YUMBI has introduced a sales forecast feature, now available on the Performance Graph in the Store Management Dashboard Report. This feature leverages a machine learning model that analyzes the past 26 months of sales and related data to predict daily revenue for the current month.
The model is currently in its beta phase and will be refined over time for improved accuracy. (See Figure 1)
Figure 1
How the Forecast is generated on the current model:
The forecast is based on sales revenue data along with the following key factors:
Pricing & Transaction-Level Features
Pricing and transaction data drive the core of revenue forecasting. By monitoring changes in average item prices and the number of items per order, the model can assess the direct impact of pricing strategies on total revenue. When prices fluctuate or order sizes shift, forecasts adjust accordingly to reflect anticipated changes in sales volumes.
Customer Engagement & Demand
Understanding customer behavior is crucial in predicting future sales. Key variables that help the model anticipate transaction volumes and upselling opportunities include:
- Active Customers: The number of customers who place orders within a given period.
- Web Traffic: Metrics such as average daily users
- Customer Sentiment: based on ratings provide insight into customer satisfaction, influencing repeat purchases and long-term demand.
Marketing & Promotions
Marketing efforts play a significant role in revenue fluctuations. Factors such as:
- Store & Brand Level Campaigns: Promotional activities can drive temporary spikes in sales.
- Advertising Impact: Targeted marketing initiatives contribute to increased visibility and customer engagement. While these variables may rank slightly lower than pricing or demand data in long-term forecasting, they provide valuable insights into short-term revenue surges.
Seasonality & Calendar Effects
Consumer purchasing behavior often follows predictable seasonal trends. To account for these fluctuations, the forecasting model considers:
- School Holidays & Public Holidays: Increased foot traffic during breaks impact demand, especially in the fast-food industry.

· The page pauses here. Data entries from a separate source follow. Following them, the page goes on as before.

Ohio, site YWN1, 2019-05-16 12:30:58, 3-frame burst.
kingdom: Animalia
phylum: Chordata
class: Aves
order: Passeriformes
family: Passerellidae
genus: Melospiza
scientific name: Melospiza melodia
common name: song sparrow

- Payday & Month-End Trends: Many customers make larger purchases around payday, influencing revenue patterns.
- Regional & National Events: Province-level school closures and public events contribute to variations in customer traffic.

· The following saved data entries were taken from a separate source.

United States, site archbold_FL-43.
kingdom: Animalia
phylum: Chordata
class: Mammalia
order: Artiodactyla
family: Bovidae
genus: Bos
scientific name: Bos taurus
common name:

By analyzing these factors collectively, the forecasting model generates precise revenue estimates. Observing interactions between broad seasonal trends, local marketing initiatives, and customer engagement allows businesses to optimize planning, staffing, and resource allocation across all stores.
Understanding and leveraging these insights ensures that businesses remain agile, adapting to shifts in demand while maximizing profitability.
Understanding the Historical Forecast Accuracy
The historical forecast revenue for your store can fall into three reliability states:
- Reliable (Green) → Historical forecast error < 10% (highly accurate).
- Caution (Orange) → Historical forecast error 10% - 20% (moderate deviation).
- Uncertain (Red) → Historical forecast error > 20% (significant deviation).
NB: The historical forecast error is calculated as the percentage difference between the forecasted and actual daily revenue.